_To do_
Give the entries again, word for word.

╔══

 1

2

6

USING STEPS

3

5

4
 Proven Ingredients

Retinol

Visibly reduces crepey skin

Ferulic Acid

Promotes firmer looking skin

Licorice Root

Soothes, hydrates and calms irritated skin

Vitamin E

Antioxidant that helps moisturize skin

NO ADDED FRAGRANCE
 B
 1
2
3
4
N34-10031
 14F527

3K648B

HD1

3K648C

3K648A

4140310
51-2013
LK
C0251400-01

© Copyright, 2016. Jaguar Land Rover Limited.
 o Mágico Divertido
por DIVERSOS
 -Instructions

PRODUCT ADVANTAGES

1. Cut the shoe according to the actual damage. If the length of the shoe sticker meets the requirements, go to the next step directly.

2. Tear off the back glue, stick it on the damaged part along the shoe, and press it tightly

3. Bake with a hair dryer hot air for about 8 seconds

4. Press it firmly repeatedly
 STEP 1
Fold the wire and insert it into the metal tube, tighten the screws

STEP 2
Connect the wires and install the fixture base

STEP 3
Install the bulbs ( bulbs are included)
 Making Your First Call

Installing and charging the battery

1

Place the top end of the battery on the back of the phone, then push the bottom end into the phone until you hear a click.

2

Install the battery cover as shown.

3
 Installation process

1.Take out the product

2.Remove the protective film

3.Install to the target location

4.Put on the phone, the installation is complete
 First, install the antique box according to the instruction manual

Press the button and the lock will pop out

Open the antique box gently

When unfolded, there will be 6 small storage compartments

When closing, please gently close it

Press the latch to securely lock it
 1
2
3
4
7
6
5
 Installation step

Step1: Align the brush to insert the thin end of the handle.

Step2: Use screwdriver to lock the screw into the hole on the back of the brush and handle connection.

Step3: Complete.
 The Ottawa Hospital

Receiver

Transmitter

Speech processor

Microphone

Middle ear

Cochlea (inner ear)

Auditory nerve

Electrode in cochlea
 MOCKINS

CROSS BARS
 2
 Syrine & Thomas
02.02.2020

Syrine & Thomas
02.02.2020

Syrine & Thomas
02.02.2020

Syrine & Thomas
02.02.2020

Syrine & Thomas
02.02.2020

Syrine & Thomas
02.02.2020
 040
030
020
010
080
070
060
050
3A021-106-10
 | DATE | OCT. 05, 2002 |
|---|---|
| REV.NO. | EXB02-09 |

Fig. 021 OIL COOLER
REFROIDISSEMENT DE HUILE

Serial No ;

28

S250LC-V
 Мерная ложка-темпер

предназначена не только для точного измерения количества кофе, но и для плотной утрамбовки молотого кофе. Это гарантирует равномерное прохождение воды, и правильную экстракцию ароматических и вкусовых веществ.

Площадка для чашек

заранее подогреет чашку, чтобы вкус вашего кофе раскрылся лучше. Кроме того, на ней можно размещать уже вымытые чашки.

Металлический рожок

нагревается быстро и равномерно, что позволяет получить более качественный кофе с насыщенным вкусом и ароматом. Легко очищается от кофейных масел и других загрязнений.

╚══

_Answer box_
 1

2

6

USING STEPS

3

5

4
 Proven Ingredients

Retinol

Visibly reduces crepey skin

Ferulic Acid

Promotes firmer looking skin

Licorice Root

Soothes, hydrates and calms irritated skin

Vitamin E

Antioxidant that helps moisturize skin

NO ADDED FRAGRANCE
 B
 1
2
3
4
N34-10031
 14F527

3K648B

HD1

3K648C

3K648A

4140310
51-2013
LK
C0251400-01

© Copyright, 2016. Jaguar Land Rover Limited.
 o Mágico Divertido
por DIVERSOS
 -Instructions

PRODUCT ADVANTAGES

1. Cut the shoe according to the actual damage. If the length of the shoe sticker meets the requirements, go to the next step directly.

2. Tear off the back glue, stick it on the damaged part along the shoe, and press it tightly

3. Bake with a hair dryer hot air for about 8 seconds

4. Press it firmly repeatedly
 STEP 1
Fold the wire and insert it into the metal tube, tighten the screws

STEP 2
Connect the wires and install the fixture base

STEP 3
Install the bulbs ( bulbs are included)
 Making Your First Call

Installing and charging the battery

1

Place the top end of the battery on the back of the phone, then push the bottom end into the phone until you hear a click.

2

Install the battery cover as shown.

3
 Installation process

1.Take out the product

2.Remove the protective film

3.Install to the target location

4.Put on the phone, the installation is complete
 First, install the antique box according to the instruction manual

Press the button and the lock will pop out

Open the antique box gently

When unfolded, there will be 6 small storage compartments

When closing, please gently close it

Press the latch to securely lock it
 1
2
3
4
7
6
5
 Installation step

Step1: Align the brush to insert the thin end of the handle.

Step2: Use screwdriver to lock the screw into the hole on the back of the brush and handle connection.

Step3: Complete.
 The Ottawa Hospital

Receiver

Transmitter

Speech processor

Microphone

Middle ear

Cochlea (inner ear)

Auditory nerve

Electrode in cochlea
 MOCKINS

CROSS BARS
 2
 Syrine & Thomas
02.02.2020

Syrine & Thomas
02.02.2020

Syrine & Thomas
02.02.2020

Syrine & Thomas
02.02.2020

Syrine & Thomas
02.02.2020

Syrine & Thomas
02.02.2020
 040
030
020
010
080
070
060
050
3A021-106-10
 | DATE | OCT. 05, 2002 |
|---|---|
| REV.NO. | EXB02-09 |

Fig. 021 OIL COOLER
REFROIDISSEMENT DE HUILE

Serial No ;

28

S250LC-V
 Мерная ложка-темпер

предназначена не только для точного измерения количества кофе, но и для плотной утрамбовки молотого кофе. Это гарантирует равномерное прохождение воды, и правильную экстракцию ароматических и вкусовых веществ.

Площадка для чашек

заранее подогреет чашку, чтобы вкус вашего кофе раскрылся лучше. Кроме того, на ней можно размещать уже вымытые чашки.

Металлический рожок

нагревается быстро и равномерно, что позволяет получить более качественный кофе с насыщенным вкусом и ароматом. Легко очищается от кофейных масел и других загрязнений.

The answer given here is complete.